Should ball tampering be legal?

Thursday 20 Dec 2012 6:41p.m.

Should ball tampering be legal?

The cricketing rule book labels ball tampering as cheating, but what if bowlers were allowed to do it?

The allegations against Australian fast bowler Peter Siddle have prompted former Aussie paceman Geoff Lawson to call for it to be made legal, so bowlers can compete against small boundaries and modern bats.

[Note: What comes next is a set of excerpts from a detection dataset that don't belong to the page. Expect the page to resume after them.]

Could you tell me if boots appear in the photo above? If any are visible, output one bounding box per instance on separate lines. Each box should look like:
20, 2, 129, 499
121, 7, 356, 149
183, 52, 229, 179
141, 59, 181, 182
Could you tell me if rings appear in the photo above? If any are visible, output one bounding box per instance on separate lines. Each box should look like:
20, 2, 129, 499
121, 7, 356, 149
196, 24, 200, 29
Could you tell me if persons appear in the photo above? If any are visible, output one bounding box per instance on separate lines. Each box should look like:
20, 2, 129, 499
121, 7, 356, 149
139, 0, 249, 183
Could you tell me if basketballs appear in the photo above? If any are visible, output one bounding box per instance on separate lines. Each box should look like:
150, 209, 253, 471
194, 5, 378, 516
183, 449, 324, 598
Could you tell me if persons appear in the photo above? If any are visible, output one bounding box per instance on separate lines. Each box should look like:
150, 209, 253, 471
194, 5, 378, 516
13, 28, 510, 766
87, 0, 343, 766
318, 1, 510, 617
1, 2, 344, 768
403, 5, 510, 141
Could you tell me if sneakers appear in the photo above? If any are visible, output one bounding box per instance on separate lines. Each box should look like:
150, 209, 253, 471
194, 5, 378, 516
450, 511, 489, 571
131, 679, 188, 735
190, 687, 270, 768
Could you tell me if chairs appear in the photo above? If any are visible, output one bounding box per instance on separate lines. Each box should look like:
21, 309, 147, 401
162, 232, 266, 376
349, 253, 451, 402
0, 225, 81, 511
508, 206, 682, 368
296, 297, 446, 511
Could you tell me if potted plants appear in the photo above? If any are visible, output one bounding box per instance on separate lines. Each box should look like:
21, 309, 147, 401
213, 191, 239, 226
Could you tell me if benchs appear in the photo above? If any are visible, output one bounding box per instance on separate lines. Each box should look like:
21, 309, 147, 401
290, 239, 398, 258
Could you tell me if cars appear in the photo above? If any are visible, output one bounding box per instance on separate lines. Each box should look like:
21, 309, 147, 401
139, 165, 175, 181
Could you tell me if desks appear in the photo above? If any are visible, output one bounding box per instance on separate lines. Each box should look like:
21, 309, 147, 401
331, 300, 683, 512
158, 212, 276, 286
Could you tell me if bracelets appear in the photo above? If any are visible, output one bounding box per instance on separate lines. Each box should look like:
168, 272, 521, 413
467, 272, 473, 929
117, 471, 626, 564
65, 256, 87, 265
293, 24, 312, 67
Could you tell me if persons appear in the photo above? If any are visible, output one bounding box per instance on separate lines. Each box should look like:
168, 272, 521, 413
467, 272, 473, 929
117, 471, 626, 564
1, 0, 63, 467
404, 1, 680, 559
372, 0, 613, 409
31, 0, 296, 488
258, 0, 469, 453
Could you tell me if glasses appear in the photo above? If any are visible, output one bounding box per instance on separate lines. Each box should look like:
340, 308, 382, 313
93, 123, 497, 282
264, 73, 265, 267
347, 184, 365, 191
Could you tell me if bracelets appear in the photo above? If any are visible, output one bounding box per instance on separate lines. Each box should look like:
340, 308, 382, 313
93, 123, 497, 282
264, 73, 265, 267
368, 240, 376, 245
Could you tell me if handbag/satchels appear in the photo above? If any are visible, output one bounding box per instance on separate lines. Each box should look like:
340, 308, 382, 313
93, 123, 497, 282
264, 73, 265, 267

However former BlackCap Chris Pringle, who admits tampering during his career, says it's not necessary.

“The new ball doesn't have that rough side for the wind to suck onto and grab hold of it,” he says.

And Pringle knows as well as anyone that a roughed up old ball will swing. He admitted to doing it in the 1990s, following opponent Pakistan's lead, and he succeeded – taking 11 wickets in a test.

However he says tampering aids, but doesn't make a ball reverse swing – technique does.

“Ninety-nine percent of the time, if a child, grownup or test cricketer swings the ball it is simply because of his wrist position.”

So, Pringle's at odds with Lawson's view, saying simply bowling can make a ball rough.

“The cricket pitch is the best piece of material to scratch because generally speaking it's dry and abrasive.”

The rule is quite simple – fielders can polish the ball, but not with an artificial substance, and can remove mud under the supervision of the umpire.

However they can't rub the ball on the ground, use any implement, or to take any other action whatsoever to alter the condition of the ball.

Two years ago Pakistan's Shahid Afridi was suspended for two games for biting the ball, but Siddle's actions on Saturday weren't deemed to have been illegal.

Australian captain Michael Clarke says his team knows the rules.

“I think we play very hard on the field. There's no doubt about it. We understand that there's a line that you cannot cross.”

BlackCap Doug Bracewell also wasn't punished in the West Indies this year, when umpire Paul Riffel saw no damage.

But Pringle says tampering is not as common as it used to be.

“I think there are just too many cameras and too many eyes on the players.”

If a man who tried tampering says it's not necessary, don't expect the ICC to take Lawson's advice too quickly.